Exercise brief: Below are some records; print every one of them exactly.

Stored data entries
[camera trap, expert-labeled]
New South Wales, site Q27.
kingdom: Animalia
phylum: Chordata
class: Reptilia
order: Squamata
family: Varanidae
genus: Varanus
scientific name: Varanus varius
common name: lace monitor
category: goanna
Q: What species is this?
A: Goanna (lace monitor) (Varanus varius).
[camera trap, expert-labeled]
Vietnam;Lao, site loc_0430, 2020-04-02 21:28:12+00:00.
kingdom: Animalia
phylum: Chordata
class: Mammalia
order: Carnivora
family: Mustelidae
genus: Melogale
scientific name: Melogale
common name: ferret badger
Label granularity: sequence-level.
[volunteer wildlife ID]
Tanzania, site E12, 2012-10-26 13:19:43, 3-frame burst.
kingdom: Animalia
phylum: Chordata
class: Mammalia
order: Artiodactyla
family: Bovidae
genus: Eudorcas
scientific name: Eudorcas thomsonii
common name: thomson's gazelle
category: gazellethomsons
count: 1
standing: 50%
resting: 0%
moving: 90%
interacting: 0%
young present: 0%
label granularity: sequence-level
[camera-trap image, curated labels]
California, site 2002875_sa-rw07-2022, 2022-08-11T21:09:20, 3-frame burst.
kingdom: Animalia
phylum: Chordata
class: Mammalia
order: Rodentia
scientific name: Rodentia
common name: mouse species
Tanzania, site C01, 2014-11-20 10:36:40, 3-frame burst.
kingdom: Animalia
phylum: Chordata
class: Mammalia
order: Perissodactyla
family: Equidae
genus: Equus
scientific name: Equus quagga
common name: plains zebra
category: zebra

Exercise answer:
[camera trap, expert-labeled]
New South Wales, site Q27.
kingdom: Animalia
phylum: Chordata
class: Reptilia
order: Squamata
family: Varanidae
genus: Varanus
scientific name: Varanus varius
common name: lace monitor
category: goanna
Q: What species is this?
A: Goanna (lace monitor) (Varanus varius).
[camera trap, expert-labeled]
Vietnam;Lao, site loc_0430, 2020-04-02 21:28:12+00:00.
kingdom: Animalia
phylum: Chordata
class: Mammalia
order: Carnivora
family: Mustelidae
genus: Melogale
scientific name: Melogale
common name: ferret badger
Label granularity: sequence-level.
[volunteer wildlife ID]
Tanzania, site E12, 2012-10-26 13:19:43, 3-frame burst.
kingdom: Animalia
phylum: Chordata
class: Mammalia
order: Artiodactyla
family: Bovidae
genus: Eudorcas
scientific name: Eudorcas thomsonii
common name: thomson's gazelle
category: gazellethomsons
count: 1
standing: 50%
resting: 0%
moving: 90%
interacting: 0%
young present: 0%
label granularity: sequence-level
[camera-trap image, curated labels]
California, site 2002875_sa-rw07-2022, 2022-08-11T21:09:20, 3-frame burst.
kingdom: Animalia
phylum: Chordata
class: Mammalia
order: Rodentia
scientific name: Rodentia
common name: mouse species
Tanzania, site C01, 2014-11-20 10:36:40, 3-frame burst.
kingdom: Animalia
phylum: Chordata
class: Mammalia
order: Perissodactyla
family: Equidae
genus: Equus
scientific name: Equus quagga
common name: plains zebra
category: zebra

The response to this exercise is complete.